Wednesday, July 29, 2009

Age Is Just A Number, Right, Edna?

Sometimes I forget how old I am. Not in the sense of denying my age. I literally forget and have to do the math. This forgetfulness could be ascribed I suppose to the fact that I have never spent a lot of time in my absolute age group. In school, I was skipped ahead, so I was with kids older than myself. At family gatherings, I was always much more interested in what the adults were talking about than in playing with my cousins. Ok, I was not normal. It didn’t end there.

I started going to college part time in addition to high school when I was fifteen. For years, I was always the youngest one in any group I was in at school or at work. I’m not sure when that came to a halt, exactly, only that I begin to notice that people I was around were younger than me. That was shocking at first, but then grew into a bit of a satisfying state when younger people would ask me for advice and I could pretend that I actually knew anything. Was this how it really felt to be an official adult? I wondered, as I carefully kept up my façade of wisdom. Amazing, I thought, all I have to do is listen, then tell them what I think, and because I’m older and not their mother, all of a sudden I’m “really smart”. Adults have had a good gig all this time and I never knew!

I noticed all of this, but somehow my actual age was always this nebulous factor that I never really thought about. Birthdays would come. “So, how does it feel to be ______?” I got asked. “Umm… the same as it did yesterday?” I would answer, not sure how I was supposed to feel, but knowing I didn’t feel any different at all.

There have been moments of Oh My God, though. Like the time I was in the break room at a place I was working, and the cover of the AARP magazine someone had left on the table bore a brilliantly smiling Cheryl Tiegs. Yes, something in my chest did convulse for the briefest of moments. But I moved on, unaffected after that split second. Or the time more recently when I found myself referring to a person younger than myself as a “whippersnapper”. Whippersnapper? Where did that come from? Is there an entire vocabulary that suddenly springs forth from your mouth when you reach a certain age?
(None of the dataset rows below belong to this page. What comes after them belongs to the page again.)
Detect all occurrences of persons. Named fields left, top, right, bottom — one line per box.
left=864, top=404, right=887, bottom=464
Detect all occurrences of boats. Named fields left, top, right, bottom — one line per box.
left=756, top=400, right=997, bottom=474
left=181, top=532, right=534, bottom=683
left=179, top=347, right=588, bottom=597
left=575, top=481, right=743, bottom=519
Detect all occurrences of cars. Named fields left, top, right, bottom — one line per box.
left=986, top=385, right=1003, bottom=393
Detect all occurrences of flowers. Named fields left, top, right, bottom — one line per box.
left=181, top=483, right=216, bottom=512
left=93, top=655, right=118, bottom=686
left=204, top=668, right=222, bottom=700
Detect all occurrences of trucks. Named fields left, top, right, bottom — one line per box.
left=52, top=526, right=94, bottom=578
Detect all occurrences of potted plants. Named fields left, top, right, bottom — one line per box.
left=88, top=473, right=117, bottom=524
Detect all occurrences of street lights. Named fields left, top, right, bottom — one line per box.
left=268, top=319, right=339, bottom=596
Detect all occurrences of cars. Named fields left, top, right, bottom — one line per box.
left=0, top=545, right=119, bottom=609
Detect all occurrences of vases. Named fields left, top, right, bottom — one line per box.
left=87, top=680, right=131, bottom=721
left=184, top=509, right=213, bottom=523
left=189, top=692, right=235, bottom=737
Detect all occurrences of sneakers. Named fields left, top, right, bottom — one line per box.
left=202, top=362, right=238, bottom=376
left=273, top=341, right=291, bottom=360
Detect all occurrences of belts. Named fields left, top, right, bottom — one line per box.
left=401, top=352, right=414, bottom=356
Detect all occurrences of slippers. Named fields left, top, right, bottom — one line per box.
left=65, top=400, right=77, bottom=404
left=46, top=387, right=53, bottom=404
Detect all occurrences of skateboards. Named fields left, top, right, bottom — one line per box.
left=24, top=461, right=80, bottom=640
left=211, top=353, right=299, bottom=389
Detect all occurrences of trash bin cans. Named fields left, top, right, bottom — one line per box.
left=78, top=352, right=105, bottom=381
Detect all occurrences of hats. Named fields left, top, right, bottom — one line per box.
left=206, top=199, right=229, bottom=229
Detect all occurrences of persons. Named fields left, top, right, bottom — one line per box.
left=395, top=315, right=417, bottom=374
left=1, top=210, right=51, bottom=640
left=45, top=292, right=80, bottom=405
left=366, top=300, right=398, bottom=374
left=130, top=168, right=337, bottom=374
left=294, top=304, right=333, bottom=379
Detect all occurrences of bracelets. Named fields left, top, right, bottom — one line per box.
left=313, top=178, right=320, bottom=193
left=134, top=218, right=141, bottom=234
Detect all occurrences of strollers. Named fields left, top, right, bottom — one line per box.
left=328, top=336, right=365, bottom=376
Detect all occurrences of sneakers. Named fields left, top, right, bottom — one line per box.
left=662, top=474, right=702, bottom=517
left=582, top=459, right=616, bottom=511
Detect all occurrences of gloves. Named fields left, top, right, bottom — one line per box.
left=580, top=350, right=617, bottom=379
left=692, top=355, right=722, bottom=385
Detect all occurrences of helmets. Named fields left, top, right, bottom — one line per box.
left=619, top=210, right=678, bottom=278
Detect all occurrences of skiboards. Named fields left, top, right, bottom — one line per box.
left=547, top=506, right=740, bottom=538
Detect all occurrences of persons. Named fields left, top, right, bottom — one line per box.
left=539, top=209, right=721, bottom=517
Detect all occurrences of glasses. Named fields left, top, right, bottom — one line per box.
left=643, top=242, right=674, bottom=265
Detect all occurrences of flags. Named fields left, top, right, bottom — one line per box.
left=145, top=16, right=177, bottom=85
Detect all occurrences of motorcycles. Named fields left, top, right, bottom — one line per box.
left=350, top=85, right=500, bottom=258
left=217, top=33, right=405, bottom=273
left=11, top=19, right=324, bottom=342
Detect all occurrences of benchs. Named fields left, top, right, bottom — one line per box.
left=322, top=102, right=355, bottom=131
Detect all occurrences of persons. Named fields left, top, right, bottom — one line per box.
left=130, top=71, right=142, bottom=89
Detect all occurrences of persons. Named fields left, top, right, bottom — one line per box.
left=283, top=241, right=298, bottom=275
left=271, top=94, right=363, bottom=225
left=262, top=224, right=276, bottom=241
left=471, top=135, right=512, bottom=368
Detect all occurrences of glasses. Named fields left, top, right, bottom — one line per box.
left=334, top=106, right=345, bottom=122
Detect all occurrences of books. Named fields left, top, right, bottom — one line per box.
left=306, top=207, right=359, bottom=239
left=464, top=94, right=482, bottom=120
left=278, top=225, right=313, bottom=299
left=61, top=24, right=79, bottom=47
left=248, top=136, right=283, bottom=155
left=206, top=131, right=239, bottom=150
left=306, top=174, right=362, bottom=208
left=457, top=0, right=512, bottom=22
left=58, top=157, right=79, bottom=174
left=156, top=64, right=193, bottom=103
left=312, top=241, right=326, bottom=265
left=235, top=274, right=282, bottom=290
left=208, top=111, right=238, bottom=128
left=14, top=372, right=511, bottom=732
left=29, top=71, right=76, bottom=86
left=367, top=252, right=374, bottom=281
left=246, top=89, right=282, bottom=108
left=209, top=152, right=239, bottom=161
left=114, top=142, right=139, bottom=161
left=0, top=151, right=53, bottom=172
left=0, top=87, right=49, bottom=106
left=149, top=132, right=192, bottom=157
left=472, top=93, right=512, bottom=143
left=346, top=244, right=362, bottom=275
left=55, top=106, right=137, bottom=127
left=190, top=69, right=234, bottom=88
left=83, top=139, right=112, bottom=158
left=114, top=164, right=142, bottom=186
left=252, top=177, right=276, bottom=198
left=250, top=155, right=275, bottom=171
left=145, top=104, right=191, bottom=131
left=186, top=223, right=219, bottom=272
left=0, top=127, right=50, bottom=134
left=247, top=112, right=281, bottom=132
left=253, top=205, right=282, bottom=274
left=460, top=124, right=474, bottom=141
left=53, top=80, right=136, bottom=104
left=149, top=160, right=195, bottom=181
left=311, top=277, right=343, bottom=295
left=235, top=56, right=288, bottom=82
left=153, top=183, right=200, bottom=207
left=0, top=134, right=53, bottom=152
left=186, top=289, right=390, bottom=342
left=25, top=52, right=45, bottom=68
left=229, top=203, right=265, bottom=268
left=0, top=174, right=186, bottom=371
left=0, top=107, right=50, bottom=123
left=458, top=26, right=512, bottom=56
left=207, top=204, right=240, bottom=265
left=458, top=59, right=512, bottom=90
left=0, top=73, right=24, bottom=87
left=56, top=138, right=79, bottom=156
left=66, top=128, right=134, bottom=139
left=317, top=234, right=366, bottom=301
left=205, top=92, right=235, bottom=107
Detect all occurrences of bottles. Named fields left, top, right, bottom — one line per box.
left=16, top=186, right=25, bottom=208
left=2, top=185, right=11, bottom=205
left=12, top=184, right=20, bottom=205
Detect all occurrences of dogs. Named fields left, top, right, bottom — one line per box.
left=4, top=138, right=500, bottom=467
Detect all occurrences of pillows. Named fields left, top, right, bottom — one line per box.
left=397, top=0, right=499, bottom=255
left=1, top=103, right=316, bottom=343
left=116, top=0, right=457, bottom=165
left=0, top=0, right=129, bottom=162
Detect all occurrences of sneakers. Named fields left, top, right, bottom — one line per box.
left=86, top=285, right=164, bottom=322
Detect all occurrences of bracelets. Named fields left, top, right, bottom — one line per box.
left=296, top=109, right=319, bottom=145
I used to tell my mother that I had this theory about old people and names. The theory was that people got names like Edna and Earl when they got old. They weren’t born with these names, one day they just were saddled with them, and everybody who knew them suddenly began calling them by those names as if they had always had them. My mother looked at me dubiously. “Well, think about it,” I said, “Do you know anybody named Edna who isn’t old? Or Earl?” She had to admit she didn’t. I remember smiling with the proof of my point.

A few days ago, I got notice that my 30th high school reunion is coming up. Thirty years? The word that comes most readily to mind is: eeeeeeek! I attended my tenth reunion. It was pretty uninspired. My then fiancé (who had not gone to the same school) summed it up by saying “You can already see who peaked in high school.” He was right.

I don’t remember what was going on when my 20th came around. In fact, I don’t even remember it coming around. So the 30th sneaked up on me and body checked me. In the same week, one of the whippersnappers I work with sent this email with a virtual jukebox containing the top 20 hits for several years from “back in the day”. The most “recent” collection is from 1979, the year I graduated. I looked at it. Sister Sledge’s We Are Family and My Sharona by The Knack. Donna Summer. Michael Jackson was just coming into his own. It all put me in mind of that lyric “ain’t it funny how time just slips away?” Funny. Strange. Never noticed it until I woke up feeling like part of me has been in an oblivious time warp while the other part was busily and actively engaged with the world.

They say that age is just a number. Why can’t I ever remember that number?

I wonder how soon it will be before I awaken to a new day with all the whippersnappers calling me Edna.